Another U.S.-Wide Housing Slump Is Coming - harambae
https://www.bloomberg.com/opinion/articles/2020-04-10/coronavirus-fallout-u-s-housing-prices-will-tumble
======
arcticbull
Interesting that "housing is still overvalued" \-- I'm not entirely sure that
it's drastically priced out of line with history. The price per square foot of
the average American home, when adjusted for inflation, is almost exactly the
same as in 1978 -- right around $130. What's changed is houses have gotten
bigger (1600 sqft vs 2400). [1]

Now there are pools where arbitrary supply constraints have created massive
price increases above inflation (SF, NY) but those markets are historically
the ones least affected by a downturn anyways. With that in mind, it's clear
that in SF and NY the price of housing is tied to the economic productivity of
the area, and frankly, the chances big tech is going to cut pay is below zero.

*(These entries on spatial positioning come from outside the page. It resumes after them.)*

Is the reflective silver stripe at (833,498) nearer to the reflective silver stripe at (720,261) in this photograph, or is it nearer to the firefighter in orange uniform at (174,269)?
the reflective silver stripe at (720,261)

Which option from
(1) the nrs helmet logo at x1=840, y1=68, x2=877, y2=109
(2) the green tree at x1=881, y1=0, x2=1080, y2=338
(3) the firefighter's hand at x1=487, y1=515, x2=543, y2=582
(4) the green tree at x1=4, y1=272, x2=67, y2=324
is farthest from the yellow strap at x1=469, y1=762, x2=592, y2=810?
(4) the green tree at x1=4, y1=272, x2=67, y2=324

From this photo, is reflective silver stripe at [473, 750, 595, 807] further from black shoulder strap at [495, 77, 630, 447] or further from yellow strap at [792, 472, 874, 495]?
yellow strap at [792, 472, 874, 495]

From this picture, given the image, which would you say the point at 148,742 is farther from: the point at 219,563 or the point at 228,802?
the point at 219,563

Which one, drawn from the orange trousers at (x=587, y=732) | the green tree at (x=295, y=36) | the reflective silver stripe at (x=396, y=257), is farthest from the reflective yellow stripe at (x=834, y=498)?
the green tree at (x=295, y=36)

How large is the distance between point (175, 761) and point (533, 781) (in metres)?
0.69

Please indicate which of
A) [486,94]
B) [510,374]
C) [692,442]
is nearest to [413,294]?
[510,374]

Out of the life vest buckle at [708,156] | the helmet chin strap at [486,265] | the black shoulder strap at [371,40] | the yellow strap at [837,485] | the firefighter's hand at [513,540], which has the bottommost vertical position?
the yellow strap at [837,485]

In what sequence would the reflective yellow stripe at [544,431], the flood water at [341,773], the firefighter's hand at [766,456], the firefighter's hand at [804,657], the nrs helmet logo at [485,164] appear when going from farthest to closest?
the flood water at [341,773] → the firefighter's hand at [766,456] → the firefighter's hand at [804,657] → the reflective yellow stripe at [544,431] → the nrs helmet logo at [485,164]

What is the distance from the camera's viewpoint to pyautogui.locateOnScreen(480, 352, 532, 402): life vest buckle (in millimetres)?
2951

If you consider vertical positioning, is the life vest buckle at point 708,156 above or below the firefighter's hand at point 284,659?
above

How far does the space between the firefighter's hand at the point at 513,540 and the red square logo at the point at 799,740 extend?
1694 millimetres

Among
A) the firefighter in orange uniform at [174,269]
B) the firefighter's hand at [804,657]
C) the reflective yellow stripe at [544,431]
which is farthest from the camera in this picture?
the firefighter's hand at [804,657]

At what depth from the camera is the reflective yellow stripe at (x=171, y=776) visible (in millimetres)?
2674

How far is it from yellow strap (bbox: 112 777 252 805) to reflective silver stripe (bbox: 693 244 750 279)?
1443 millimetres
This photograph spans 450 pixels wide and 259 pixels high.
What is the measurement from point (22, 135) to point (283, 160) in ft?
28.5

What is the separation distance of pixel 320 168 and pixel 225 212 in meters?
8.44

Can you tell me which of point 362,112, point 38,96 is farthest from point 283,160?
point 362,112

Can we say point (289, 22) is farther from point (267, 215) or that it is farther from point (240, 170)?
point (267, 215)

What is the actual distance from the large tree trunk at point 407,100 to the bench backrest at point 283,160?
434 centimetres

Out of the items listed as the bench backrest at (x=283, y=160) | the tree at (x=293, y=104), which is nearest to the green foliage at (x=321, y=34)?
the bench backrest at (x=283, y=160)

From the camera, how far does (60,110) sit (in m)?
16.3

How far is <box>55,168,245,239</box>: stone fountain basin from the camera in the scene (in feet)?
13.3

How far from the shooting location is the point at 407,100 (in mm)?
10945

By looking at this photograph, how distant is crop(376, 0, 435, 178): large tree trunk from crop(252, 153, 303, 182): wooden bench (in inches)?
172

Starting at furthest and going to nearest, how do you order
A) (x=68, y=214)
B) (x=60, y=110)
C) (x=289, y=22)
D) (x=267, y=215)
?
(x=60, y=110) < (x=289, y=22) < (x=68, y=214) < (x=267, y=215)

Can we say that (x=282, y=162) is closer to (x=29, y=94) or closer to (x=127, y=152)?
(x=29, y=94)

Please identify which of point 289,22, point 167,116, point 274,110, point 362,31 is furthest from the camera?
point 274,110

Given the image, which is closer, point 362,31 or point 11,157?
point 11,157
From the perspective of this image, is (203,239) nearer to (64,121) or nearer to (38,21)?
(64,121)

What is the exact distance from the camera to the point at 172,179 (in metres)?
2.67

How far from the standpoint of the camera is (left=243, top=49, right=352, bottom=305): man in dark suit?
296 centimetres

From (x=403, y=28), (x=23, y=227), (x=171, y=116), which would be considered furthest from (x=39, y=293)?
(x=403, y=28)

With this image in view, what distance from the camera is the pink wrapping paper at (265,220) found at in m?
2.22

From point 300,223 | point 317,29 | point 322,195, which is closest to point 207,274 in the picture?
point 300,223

The dot-com bubble only took 10% off the average house price in SF. The 2008
_mortage crisis_ took 27% over the entire time period -- which was followed by
an 88% increase. [2]

[1] [https://www.supermoney.com/inflation-adjusted-home-
prices/](https://www.supermoney.com/inflation-adjusted-home-prices/)

[2]
[https://www.bayareamarketreports.com/trend/3-recessions-2-bu...](https://www.bayareamarketreports.com/trend/3-recessions-2-bubbles-
and-a-baby)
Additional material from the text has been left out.